Since the restaurant opened a couple of years ago, I’ve kept an eye on it, and I’ve rarely seen patrons there, even on Friday and Saturday nights. “How can they stay open?” I wondered. “And, is the food any good?”
We’d planned a dinner out with our friend Annette, a photographer, motorcyclist, IT specialist and former instructor in the use of metal detectors in Afghanistan (yes, she is super cool), and I gave her a few restaurant options. (In case you’re wondering, because of my job, yes, my friends always want me to come up with food choices!)
Among my offerings of Southwestern, good ol’ American ribs and Indian, Annette chose Pauley’s.
“I was just in the mood for a steak,” she told me later.

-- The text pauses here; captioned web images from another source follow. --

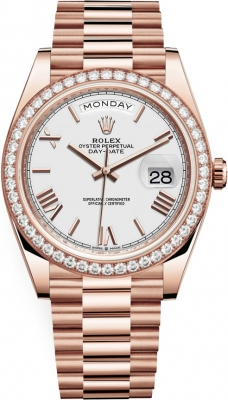 Rolex Day-Date 40mm Everose Gold 228345RBR White Roman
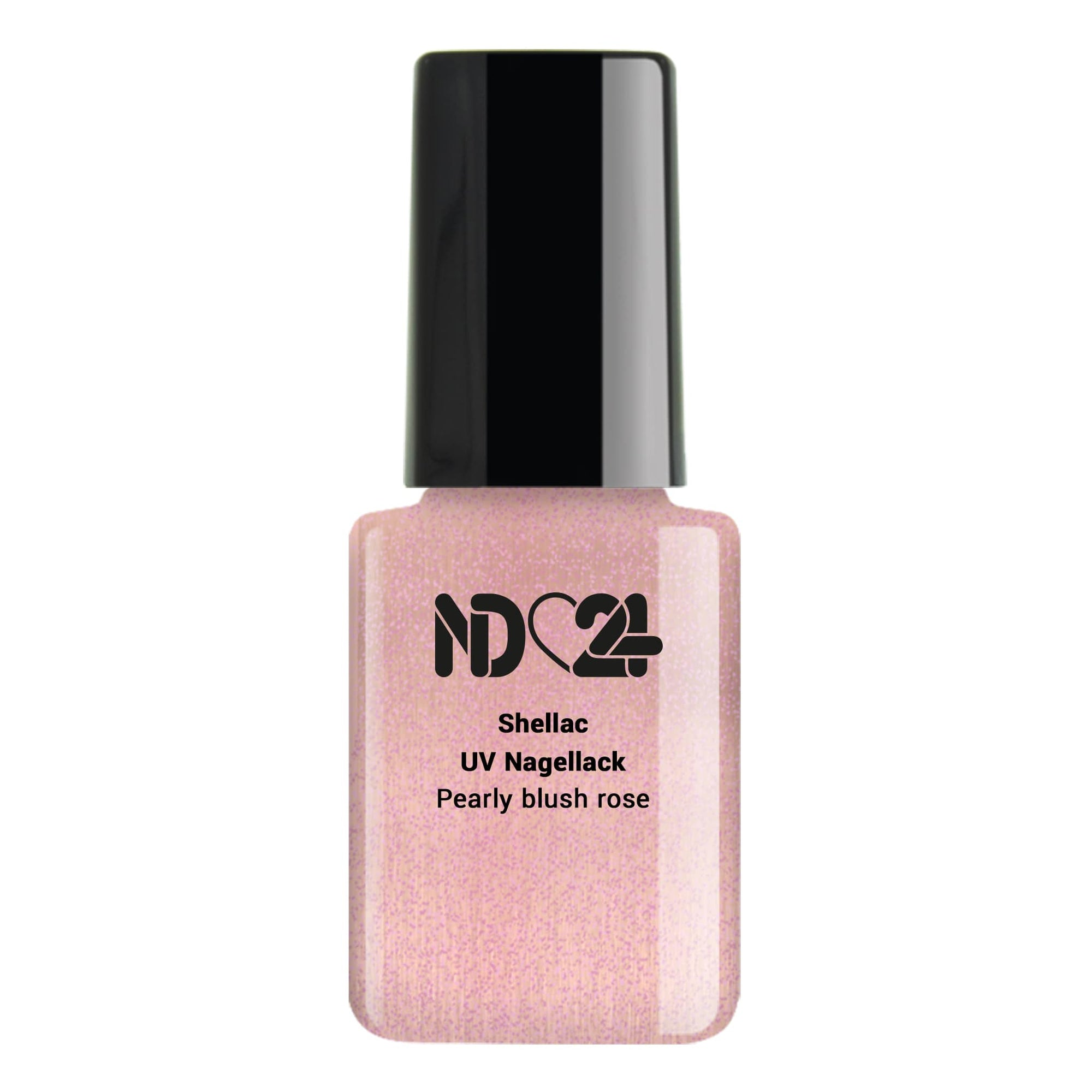 Shellac UV Nagellack Pearly blush rose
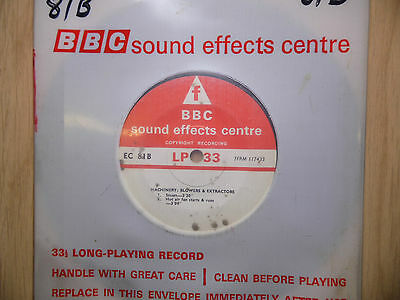 "BBC Sound Effects 7"" Record - Machinery, Blowers & Extractors, EC81B"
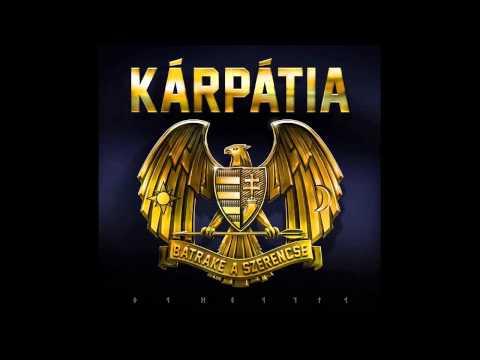 Kárpátia - Bátraké a szerencse (2014) teljes album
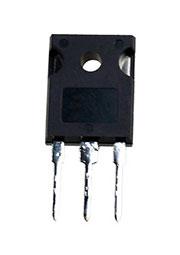 VS-40TPS12PBF (VS-40TPS12-M3), Тиристор 35А 1200В [TO-247AC] (=VS-40TPS12PBF)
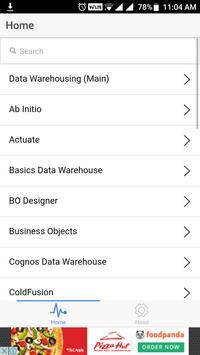 Data Warehouse Interview QA poster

My husband, Sean, and I arrived early enough that Tuesday night to scope out the menu posted on the window. Pauley’s is not only open for dinner, but also offers lunch (a nice variety of sandwich choices, but what stuck out to me the most is the fact that they offer loaded potato skins as a side during lunch! That’s one of the foods – along with cheese dip and sushi – that I just cannot resist). (Note: I went back on Friday at noon to doublecheck the lunch menu, and Pauley’s was not open. Call before you go.)
The funny thing is, we almost missed finding the restaurant. I was sure it was on the 10th block of Broad, but several of those storefronts were covered in brown paper.
“Did it close?” Sean exclaimed. But we spotted the sign on the ninth block just a few doors down from New Moon Café – and I later learned that the restaurant had moved from its previous location.
We arrived at about 7:30 p.m., and were the only customers in the restaurant our entire meal (another couple arrived at about 9 p.m.). But the restaurant itself is charming: wood floors, gray plaster walls and exposed brick. There’s a long bar in the back, and long tables and rounded booths in the front, where I could envision both groups of friends laughing or couples having a romantic dinner.
We chose one of the booths, which appeared to be custom built and were comfortable, if a little narrow, and backed by mirrors. The well-edited menu featured six appetizer options (several seafood, one chicken and one vegetarian); three salads; and seven entrees, served with a house salad and one vegetable (mashed potatoes, green beans, loaded baked potato or steamed broccoli).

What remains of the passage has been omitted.